Este conto é a continuação de Detalhes de perspectiva
Clique aqui para ler como a história começou.


Ela se embrulhou no casaco, calçando as botas. E pensava: Porque estou fazendo isso? Mas que diabos... Seu coração estava meio palpitante enquanto sua mente digladiava com ela mesma. Ela queria tanto ir lá fora... Mas, mas, e a insegurança? Não que ela não saísse de casa, porém, eram sempre atitudes tão automáticas; qual era o motivo daquele passeio inusitado?

Então ela ouviu seu nome sendo chamado do lado de fora do apartamento. "Humm, Hannah? Você ainda está aí?"

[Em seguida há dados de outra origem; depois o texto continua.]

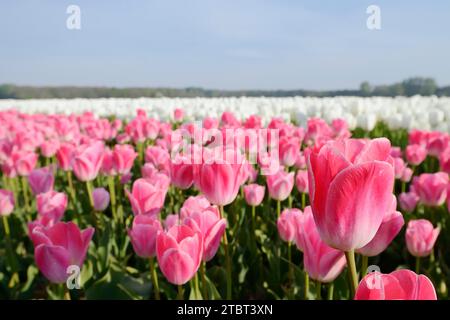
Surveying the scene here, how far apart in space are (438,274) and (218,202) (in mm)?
1854

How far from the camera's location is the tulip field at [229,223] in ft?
2.99

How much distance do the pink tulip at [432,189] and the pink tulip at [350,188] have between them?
2.31 metres

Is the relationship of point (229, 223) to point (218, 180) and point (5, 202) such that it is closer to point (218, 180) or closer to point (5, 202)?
point (5, 202)

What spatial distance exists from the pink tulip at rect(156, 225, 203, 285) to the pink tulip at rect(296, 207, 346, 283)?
347 mm

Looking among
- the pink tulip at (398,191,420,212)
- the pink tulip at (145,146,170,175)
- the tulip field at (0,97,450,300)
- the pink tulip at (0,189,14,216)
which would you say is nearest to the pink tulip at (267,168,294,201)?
the tulip field at (0,97,450,300)

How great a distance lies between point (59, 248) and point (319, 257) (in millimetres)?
932

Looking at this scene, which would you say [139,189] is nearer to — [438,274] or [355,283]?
[355,283]

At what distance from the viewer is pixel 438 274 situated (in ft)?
9.14

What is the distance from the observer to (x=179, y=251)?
4.35 feet

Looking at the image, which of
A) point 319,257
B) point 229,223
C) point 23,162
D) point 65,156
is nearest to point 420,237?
point 319,257

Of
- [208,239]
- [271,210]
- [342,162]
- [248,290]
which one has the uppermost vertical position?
[342,162]

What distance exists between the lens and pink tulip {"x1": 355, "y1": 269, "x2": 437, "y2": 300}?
732 millimetres

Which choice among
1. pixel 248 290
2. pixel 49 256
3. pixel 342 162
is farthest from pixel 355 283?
pixel 248 290

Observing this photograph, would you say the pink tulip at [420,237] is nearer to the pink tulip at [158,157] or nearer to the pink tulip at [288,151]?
the pink tulip at [288,151]
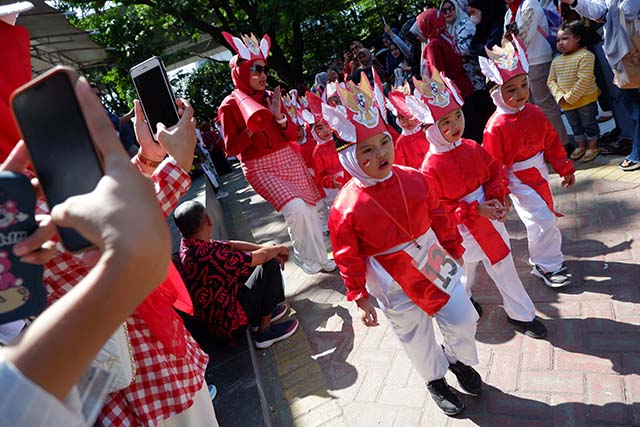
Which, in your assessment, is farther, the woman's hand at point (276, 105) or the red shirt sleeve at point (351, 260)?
the woman's hand at point (276, 105)

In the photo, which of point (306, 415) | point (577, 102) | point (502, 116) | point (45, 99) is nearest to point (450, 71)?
point (577, 102)

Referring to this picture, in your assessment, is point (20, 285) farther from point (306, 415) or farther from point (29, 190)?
point (306, 415)

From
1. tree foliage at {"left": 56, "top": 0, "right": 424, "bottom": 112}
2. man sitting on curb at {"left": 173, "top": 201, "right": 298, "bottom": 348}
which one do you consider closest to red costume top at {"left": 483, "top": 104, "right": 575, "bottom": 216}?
man sitting on curb at {"left": 173, "top": 201, "right": 298, "bottom": 348}

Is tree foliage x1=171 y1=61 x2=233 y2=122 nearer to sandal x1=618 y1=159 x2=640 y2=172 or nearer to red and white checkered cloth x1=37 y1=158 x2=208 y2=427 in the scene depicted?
sandal x1=618 y1=159 x2=640 y2=172

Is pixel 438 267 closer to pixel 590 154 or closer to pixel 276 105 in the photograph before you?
pixel 276 105

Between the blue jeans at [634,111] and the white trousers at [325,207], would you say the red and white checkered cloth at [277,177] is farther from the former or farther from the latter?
the blue jeans at [634,111]

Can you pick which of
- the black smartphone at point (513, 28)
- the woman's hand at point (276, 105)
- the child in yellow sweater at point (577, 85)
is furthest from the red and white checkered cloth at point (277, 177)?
the child in yellow sweater at point (577, 85)

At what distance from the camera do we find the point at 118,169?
0.79 meters

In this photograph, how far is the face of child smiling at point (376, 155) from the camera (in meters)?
2.54

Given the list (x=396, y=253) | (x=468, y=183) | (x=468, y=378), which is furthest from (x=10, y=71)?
(x=468, y=378)

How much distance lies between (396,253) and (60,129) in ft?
6.23

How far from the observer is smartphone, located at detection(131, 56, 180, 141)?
181 cm

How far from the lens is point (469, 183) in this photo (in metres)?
2.99

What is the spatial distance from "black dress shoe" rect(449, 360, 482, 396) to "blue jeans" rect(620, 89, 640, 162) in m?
3.41
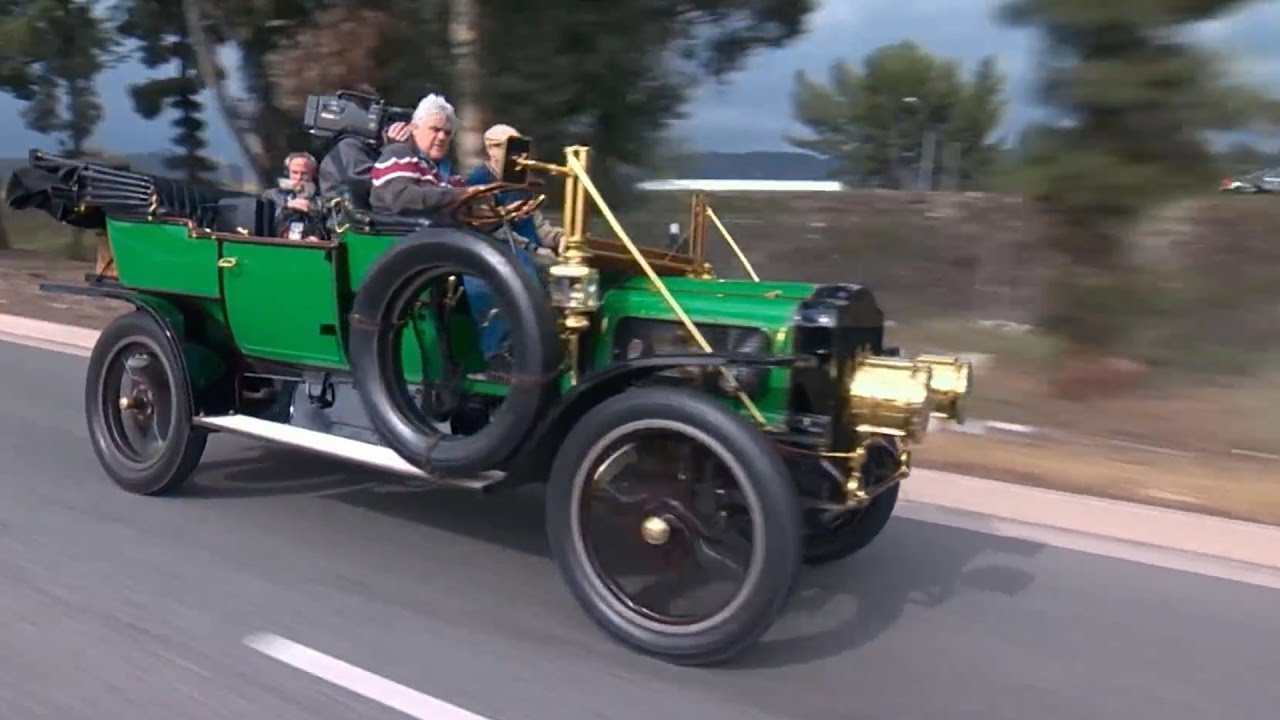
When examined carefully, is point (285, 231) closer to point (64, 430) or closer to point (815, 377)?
point (64, 430)

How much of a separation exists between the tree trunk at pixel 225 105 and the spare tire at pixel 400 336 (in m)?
12.8

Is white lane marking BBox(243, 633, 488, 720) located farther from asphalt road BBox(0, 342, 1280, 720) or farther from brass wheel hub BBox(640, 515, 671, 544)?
brass wheel hub BBox(640, 515, 671, 544)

Claro, seu idiota, pensou ela, subitamente irritada. Eu obviamente pulei pela janela. Em seguida balançou a cabeça, tentando dissipar aquele pensamento. Seja leve, suspirou, leve, leve. Apanhou a câmera e foi para fora.

Do lado de fora do apartamento, seu vizinho estava esperando com um casaco que lembrava o de Neo em Matrix, só que marrom. Hannah lembrou por um breve momento uma cena do filme, e voltou a se concentrar nele.

"Oi, John." Ela torceu para que este fosse seu nome. Tinha entrado em um breve estado de perda de memória, e deu um sorriso torto quando ele riu.

"Meu nome é Jared, na verdade." Ele não perguntou se ela não sabia o nome ou só tinha se esquecido. Ficaram em um silêncio constrangedor enquanto desciam as escadas. Se continuar assim, Hannah pensou, nervosa,  dou no pé antes que dê cinco segundos. Seus pensamentos meio amargurados sumiram assim que saíram para a rua. Um vento frio soprava entre os prédios, fazendo os cabelos de Hannah esvoaçarem em todas as direções. Ela riu, sentindo o ar fresco e as cócegas no nariz.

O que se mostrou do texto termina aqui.